Yards ahead, a horse lay dead in a small drift. Its rider sat nearby, embracing himself. When he
saw Hanska, he struggled to his feet and pointed a pistol at him."Damn nag gave up on me."
Hanska nodded, assessing the white man. "Yes. Too tired."
"Not tired, you dumb old Injun. Dead." He spat on the beast's corpse. "Couldn't cross a field
without givin' up." The white man leered at him, yellow teeth between thin, blue lips. "You look
mad as a hornet. What is it?"
"Horses are wakan," said Hanska.
"I don't speak red nigger tongue, but on account of y'all bein' horse fuckers, I reckon that you
love horses. That right?" He waggled his pistol at him. "Well, don't you worry—I love horses,
too. Matter of fact, I love your horse. Hand over those reins. Now."
The pistol shook in his frostbitten fingers. Poor aim. But Hanska always hit true. A gunshot cracked
the air, its bullet wasted. The white man fell down, his brain rushing out to meet the snow; Hanska
pulled the feathered tomahawk from his skull, and cleaned it.
Desperation and hatred, as they must, had led the white man to a sad fate. Sad, yes, but not without
purpose. The carrion would feed, and know another day. Life and death, a circle. Hanska looked to the
skies. Dark, clogged, no sun. He guided Wana onward.
On the sixth day, the blizzard thinned, and the reddened siltstone of the valley floor resurfaced. Shrubbery
breathed again, birds took flight. Kestrels, an eagle, even a skein of Canada geese. A thin bobcat shepherded
three cubs northward to learn the way of the hunt.
Hanska smiled. The land was a woman: it could warm the heart as well as it could throw storms. Better than
to be a man, he mused, or an end would never be seen to storms. Soon, he would reach the Great River,
which he then must cross.
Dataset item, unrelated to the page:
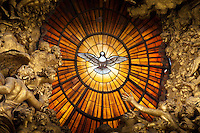 """A window of yellow alabaster is illuminated at its centre with an image of the Dove of the Holy Spirit.  This is above the Cathedra Petri or """"Chair of St. Peter"""" altar at St. Peter's Basilica.  The altar was created by Bernini.   Bernini created a large bronze throne in which it was housed, raised high on four looping supports held effortlessly by massive bronze statues of four Doctors of the Church, Saints Ambrose and Augustine representing the Latin Church and Athanasius and John Chrysostom, the Greek Church. The four figures are dynamic with sweeping robes and expressions of adoration and ecstasy."""
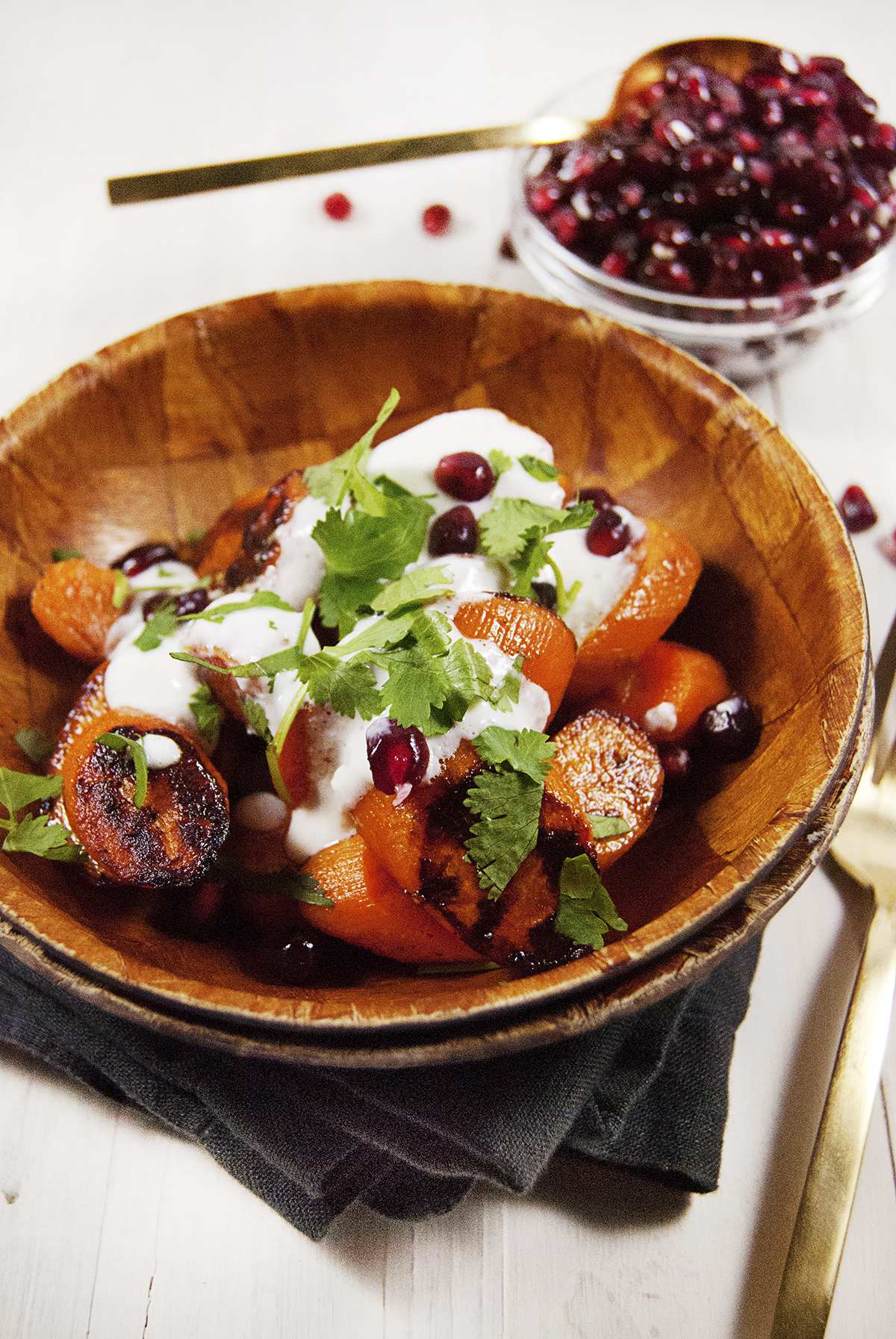 These crunchy roasted carrots are paired with a light cotija cream, fresh cilantro and pomegranate seeds.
It was time to do so.
He continued on, each dusted footprint an important step in a long, long journey. His faded deerskin
moccasins stuck like lichen to the weathered rocks that were his feet.
After two leagues, strange structures appeared on either side of him. Big towers that seemed to drink from
the earth. Wana in tow, he passed under their lasting shadows, disturbed by their din. Ahead sat a town,
in between two vast buttes. Crimson Hooves beneath the Clouds. He remembered them, yes, but not the town.
The only way was through this new settlement. Wana pawed the ground, raking up dust and stones. One hand
on her flank, the other brushing the tangled hairs of her mane, Hanska whispered in her ear. A horse's mind
needed soothing, and often, for they saw much, and knew more. The last of the snow swirled around them while
she listened to his voice, her wide eyes filling with calm.
Hanska did not like towns. When a man entered a town, and stayed too long, it became his world. Townsmen
forgot about the land. Forgot about honor. Forgot about their own souls. Too busy picking at each other
like starving coyotes. No, he did not like towns. Most finished in flames. He walked along the street,
careful not to look at people, but still seeing everything. One's eyes must strike like lightning, was
his wisdom. Only dead men stare. In the mouth of a large barn, a Mexican man polished what looked like a
metal wagon. He offered Hanska a slight nod, but said nothing. Further on, two white womenfolk sat on a
porch, bug-eyed, nostrils flared, watching him pass, but they, too, said nothing. Hanska, no fool, did
not hope for such silence to hold.
Four white men emerged from the livery and stood in front of him. Young, rough, unclean. Maybe ranch hands,
maybe drifters. Hard faces. Faces that did not value silence.
The shortest of their number spoke first. A small leader for small men, thought Hanska. "Howdy."
Hanska nodded to him, his eyes at work. All four were armed, two guns to a man.
"I said, howdy."
"Maybe he don't take to that kind of salutation, Charlie," said the man on the far right.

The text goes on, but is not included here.